**WHAT THE TASK ASKS:**
Decide whether each statement below agrees with the passage on biodynamic farming. For each one, answer yes or no and quote the words from the passage that settle it.
1. Biodynamic agriculture was developed in 1924.
2. Clein's farm is Demeter Certified.
3. Clein and his wife moved to California in 2006.

╭─ EXERCISE PASSAGE

Developed in 1924 by a German scientist named Rudolf Steiner, biodynamic agriculture does not focus on a single input, but treats the farm — and by extension the planet — as a single organism, inherently connected and intertwined with the quality of crops the land produces. It’s a complicated and sometimes odd collection of practices found in a 59-page manual that is monitored and certified by the Demeter Association.
Clein is quick to point out that his farm is not Demeter Certified, but he believes in the basic principles which he then mixes with other techniques he has picked up through the years. It’s a long way from his first cannabis plants, grown in a “gator hole” (to save from watering them, of course) in the Everglades outside of Miami. Biodynamics is something Clein learned after his wife fell ill and the couple moved to California in 2006 as “cannabis refugees.”

╰─
╭─ STUDY MATERIAL

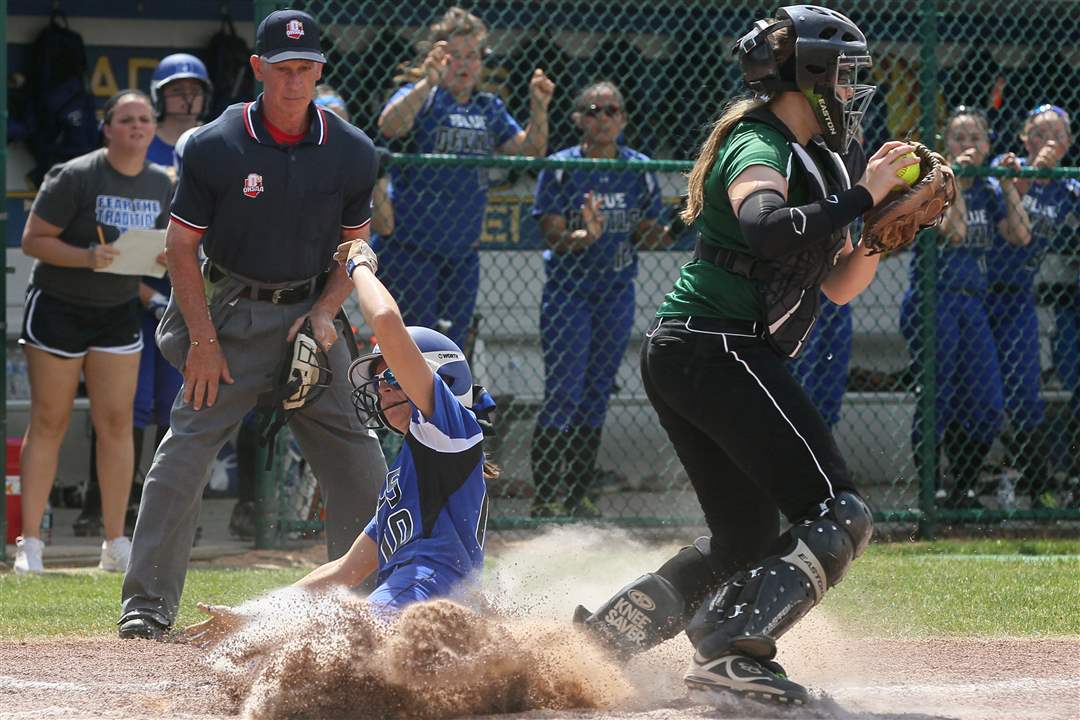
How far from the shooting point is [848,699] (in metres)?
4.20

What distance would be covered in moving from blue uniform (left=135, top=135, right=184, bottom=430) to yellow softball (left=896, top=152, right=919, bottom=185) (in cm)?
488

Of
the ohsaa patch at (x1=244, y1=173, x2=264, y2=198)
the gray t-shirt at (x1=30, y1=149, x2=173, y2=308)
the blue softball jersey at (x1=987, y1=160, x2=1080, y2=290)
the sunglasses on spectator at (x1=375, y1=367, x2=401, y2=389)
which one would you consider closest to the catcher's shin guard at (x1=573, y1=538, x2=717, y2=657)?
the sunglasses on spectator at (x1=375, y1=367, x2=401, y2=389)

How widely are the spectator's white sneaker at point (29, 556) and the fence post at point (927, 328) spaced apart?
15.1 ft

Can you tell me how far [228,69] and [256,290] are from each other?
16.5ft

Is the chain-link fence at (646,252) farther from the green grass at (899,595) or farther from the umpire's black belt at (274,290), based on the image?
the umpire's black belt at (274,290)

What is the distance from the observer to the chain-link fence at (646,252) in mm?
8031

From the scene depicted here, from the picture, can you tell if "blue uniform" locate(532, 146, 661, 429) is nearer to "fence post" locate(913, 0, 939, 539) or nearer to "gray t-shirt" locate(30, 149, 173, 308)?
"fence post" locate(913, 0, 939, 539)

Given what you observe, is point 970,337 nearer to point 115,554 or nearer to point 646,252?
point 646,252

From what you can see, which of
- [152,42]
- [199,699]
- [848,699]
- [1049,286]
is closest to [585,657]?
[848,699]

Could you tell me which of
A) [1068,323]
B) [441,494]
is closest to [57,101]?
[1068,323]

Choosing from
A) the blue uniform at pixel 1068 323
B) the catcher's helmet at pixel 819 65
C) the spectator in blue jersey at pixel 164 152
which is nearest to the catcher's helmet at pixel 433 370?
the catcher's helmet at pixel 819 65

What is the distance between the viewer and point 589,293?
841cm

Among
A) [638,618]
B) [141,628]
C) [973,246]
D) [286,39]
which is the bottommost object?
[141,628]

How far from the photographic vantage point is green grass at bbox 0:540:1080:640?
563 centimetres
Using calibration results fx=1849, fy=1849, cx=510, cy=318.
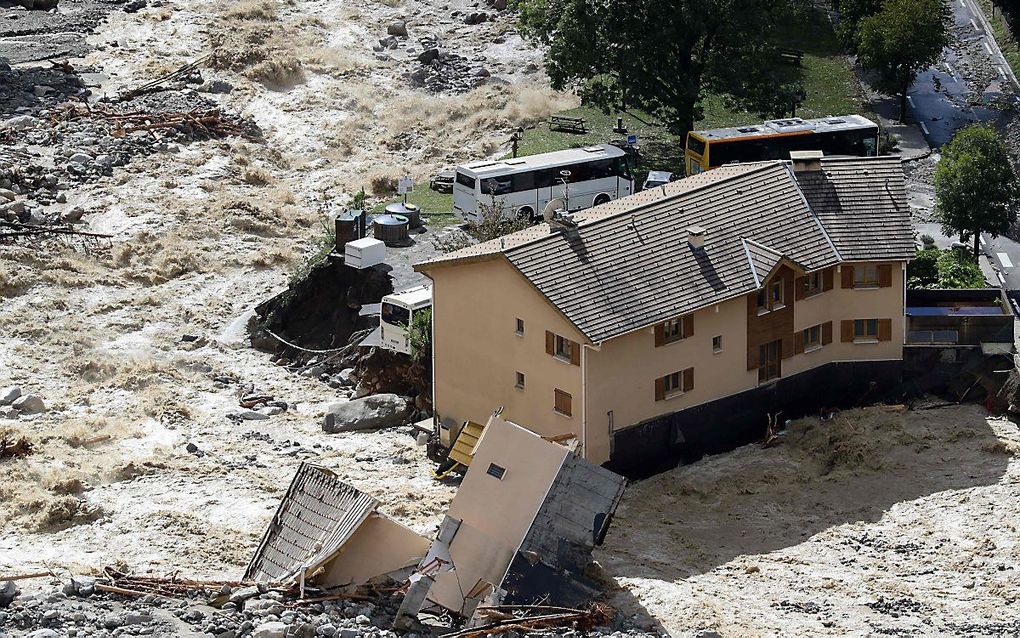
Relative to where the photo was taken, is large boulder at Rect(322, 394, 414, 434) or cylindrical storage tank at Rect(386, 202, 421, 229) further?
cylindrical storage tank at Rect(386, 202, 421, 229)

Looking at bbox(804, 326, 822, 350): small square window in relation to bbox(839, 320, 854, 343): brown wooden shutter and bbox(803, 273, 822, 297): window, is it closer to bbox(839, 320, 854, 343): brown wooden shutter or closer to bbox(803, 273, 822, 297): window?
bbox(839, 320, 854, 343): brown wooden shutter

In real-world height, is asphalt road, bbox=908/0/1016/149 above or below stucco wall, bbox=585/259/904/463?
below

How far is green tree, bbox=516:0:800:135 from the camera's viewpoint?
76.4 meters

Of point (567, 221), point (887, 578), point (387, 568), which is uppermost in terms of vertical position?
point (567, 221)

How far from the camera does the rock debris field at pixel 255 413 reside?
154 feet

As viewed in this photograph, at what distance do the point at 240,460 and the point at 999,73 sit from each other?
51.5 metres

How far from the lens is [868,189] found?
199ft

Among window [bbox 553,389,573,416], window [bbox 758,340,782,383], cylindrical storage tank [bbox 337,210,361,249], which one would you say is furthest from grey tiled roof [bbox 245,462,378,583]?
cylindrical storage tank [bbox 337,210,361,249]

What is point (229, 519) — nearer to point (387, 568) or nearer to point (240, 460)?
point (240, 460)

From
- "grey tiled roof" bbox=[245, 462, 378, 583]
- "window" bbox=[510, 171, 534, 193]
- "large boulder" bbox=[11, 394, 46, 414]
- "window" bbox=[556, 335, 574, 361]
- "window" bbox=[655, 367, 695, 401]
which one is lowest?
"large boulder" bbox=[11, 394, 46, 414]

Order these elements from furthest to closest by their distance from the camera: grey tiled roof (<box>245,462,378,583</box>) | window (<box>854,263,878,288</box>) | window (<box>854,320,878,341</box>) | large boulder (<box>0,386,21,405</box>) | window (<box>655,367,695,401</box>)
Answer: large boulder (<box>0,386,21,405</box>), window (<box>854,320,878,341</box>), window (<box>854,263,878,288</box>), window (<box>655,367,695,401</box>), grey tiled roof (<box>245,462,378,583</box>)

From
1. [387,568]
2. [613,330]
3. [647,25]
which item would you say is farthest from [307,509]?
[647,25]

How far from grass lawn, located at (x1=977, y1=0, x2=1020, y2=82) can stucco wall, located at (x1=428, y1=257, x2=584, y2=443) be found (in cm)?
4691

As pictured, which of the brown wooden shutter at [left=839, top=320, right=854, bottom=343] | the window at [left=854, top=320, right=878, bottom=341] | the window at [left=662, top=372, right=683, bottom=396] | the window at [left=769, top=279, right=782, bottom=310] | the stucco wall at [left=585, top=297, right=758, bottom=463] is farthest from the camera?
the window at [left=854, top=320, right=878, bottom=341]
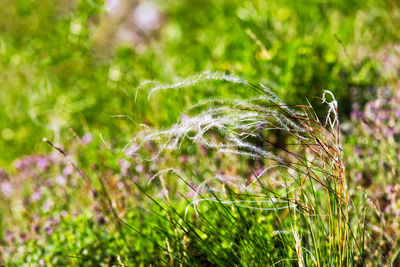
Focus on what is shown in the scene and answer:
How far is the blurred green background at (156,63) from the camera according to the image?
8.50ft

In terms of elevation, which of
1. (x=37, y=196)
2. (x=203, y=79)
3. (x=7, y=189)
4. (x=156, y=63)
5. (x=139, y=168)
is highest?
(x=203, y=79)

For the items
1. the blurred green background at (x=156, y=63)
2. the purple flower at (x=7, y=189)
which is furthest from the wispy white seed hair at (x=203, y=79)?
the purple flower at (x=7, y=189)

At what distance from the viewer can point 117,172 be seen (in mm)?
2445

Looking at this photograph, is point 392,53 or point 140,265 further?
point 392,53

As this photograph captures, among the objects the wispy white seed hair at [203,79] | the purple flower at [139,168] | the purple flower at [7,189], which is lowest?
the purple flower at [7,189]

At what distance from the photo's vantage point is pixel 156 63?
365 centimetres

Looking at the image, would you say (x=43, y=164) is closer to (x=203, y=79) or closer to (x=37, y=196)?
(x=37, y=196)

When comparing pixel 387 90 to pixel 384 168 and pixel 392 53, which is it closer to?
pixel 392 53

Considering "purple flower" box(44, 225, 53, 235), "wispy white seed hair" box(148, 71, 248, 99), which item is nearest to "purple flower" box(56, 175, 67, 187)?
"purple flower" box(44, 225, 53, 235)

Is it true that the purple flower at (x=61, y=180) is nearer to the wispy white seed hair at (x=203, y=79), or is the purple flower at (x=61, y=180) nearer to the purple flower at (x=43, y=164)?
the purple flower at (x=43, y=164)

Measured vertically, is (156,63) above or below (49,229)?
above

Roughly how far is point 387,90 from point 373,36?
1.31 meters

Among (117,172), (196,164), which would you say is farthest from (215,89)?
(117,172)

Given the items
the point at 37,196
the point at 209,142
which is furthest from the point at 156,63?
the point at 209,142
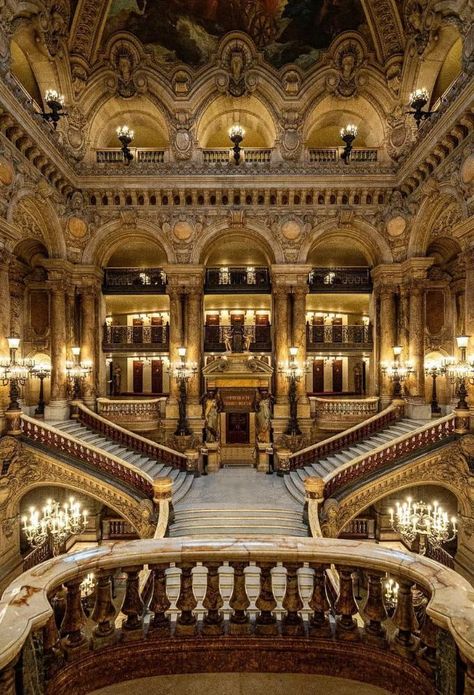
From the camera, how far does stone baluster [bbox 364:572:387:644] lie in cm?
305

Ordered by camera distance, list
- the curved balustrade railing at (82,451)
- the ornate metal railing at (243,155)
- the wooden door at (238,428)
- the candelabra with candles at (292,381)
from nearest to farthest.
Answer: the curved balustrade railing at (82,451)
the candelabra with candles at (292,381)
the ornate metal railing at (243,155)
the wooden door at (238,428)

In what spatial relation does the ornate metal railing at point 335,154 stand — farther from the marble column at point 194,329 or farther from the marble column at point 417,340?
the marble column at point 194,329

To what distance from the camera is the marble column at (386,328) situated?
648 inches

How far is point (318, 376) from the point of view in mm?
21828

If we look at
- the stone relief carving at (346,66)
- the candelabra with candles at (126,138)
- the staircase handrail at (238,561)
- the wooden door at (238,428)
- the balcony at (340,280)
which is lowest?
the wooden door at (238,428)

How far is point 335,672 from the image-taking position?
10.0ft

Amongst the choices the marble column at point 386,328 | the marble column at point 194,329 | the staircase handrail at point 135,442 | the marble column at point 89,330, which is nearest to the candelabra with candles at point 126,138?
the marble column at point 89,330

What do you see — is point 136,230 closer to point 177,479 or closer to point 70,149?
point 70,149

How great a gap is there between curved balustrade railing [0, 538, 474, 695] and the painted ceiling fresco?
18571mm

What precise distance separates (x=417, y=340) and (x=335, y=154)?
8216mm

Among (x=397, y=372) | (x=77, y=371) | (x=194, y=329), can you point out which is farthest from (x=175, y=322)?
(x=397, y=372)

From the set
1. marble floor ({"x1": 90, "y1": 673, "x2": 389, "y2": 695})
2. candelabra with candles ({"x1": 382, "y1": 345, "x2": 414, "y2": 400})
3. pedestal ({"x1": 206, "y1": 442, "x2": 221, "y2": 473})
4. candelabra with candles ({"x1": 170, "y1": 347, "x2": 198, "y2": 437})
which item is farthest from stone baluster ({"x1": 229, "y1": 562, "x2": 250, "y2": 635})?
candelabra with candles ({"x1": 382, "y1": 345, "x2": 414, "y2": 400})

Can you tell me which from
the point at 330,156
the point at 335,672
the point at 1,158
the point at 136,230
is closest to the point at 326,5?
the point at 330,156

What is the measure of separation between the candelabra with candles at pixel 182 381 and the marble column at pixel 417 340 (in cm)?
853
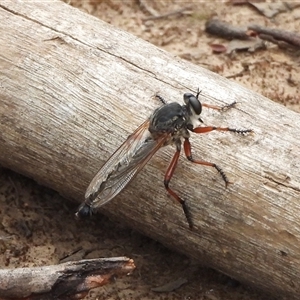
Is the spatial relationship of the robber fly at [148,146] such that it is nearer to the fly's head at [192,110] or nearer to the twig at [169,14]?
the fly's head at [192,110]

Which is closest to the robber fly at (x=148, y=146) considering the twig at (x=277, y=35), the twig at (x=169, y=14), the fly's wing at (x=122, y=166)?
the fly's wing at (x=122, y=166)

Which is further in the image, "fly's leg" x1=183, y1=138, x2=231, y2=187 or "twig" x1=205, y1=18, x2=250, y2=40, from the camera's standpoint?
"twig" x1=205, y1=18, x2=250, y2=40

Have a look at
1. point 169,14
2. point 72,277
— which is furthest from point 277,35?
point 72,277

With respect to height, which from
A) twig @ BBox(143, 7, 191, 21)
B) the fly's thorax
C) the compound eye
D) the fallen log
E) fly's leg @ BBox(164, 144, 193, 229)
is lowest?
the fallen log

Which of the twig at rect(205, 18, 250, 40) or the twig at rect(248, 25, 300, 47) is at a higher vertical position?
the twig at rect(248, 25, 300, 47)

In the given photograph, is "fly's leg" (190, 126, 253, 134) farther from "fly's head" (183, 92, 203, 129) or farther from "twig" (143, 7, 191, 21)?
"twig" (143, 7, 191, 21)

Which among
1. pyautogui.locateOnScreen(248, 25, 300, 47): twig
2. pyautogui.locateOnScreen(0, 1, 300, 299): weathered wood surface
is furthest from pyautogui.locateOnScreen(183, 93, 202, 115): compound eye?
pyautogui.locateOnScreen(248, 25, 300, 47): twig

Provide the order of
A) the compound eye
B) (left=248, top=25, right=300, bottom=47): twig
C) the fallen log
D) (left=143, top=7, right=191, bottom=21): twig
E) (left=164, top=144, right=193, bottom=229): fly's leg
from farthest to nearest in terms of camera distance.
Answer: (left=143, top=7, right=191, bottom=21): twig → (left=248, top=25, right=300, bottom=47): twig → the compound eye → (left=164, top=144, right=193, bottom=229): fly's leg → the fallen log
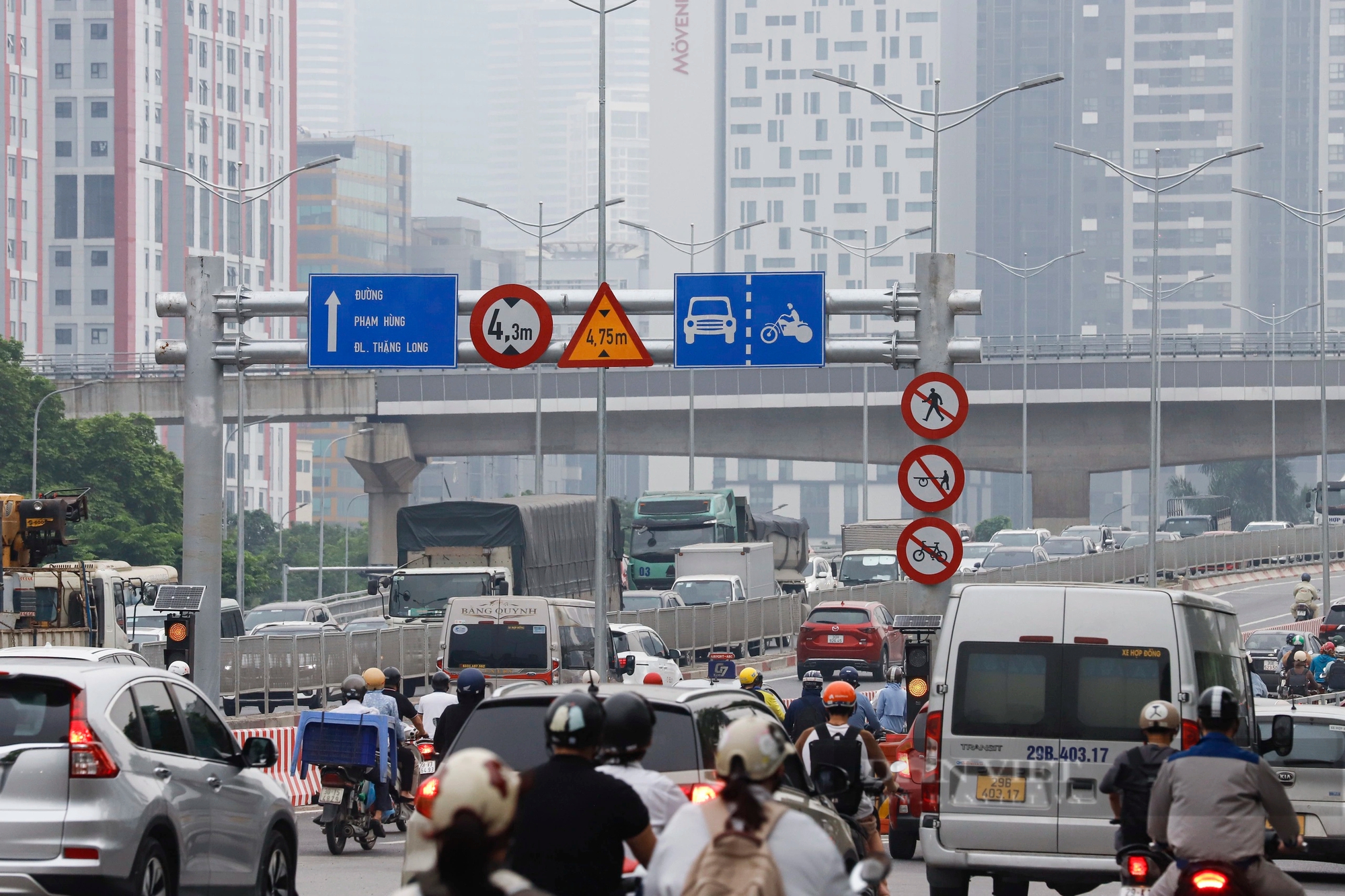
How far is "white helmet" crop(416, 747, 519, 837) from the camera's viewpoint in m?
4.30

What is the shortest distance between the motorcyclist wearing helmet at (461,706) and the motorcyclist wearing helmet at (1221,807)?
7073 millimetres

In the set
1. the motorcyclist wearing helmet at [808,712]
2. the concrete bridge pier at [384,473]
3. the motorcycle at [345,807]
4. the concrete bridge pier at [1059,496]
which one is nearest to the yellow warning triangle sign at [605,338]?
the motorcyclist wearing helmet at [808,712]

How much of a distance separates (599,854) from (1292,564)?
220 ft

╰─

**RESULT OF THIS EXERCISE:**
1. Yes: "Developed in 1924 by a German scientist named Rudolf Steiner"
2. No: "his farm is not Demeter Certified"
3. Yes: "the couple moved to California in 2006"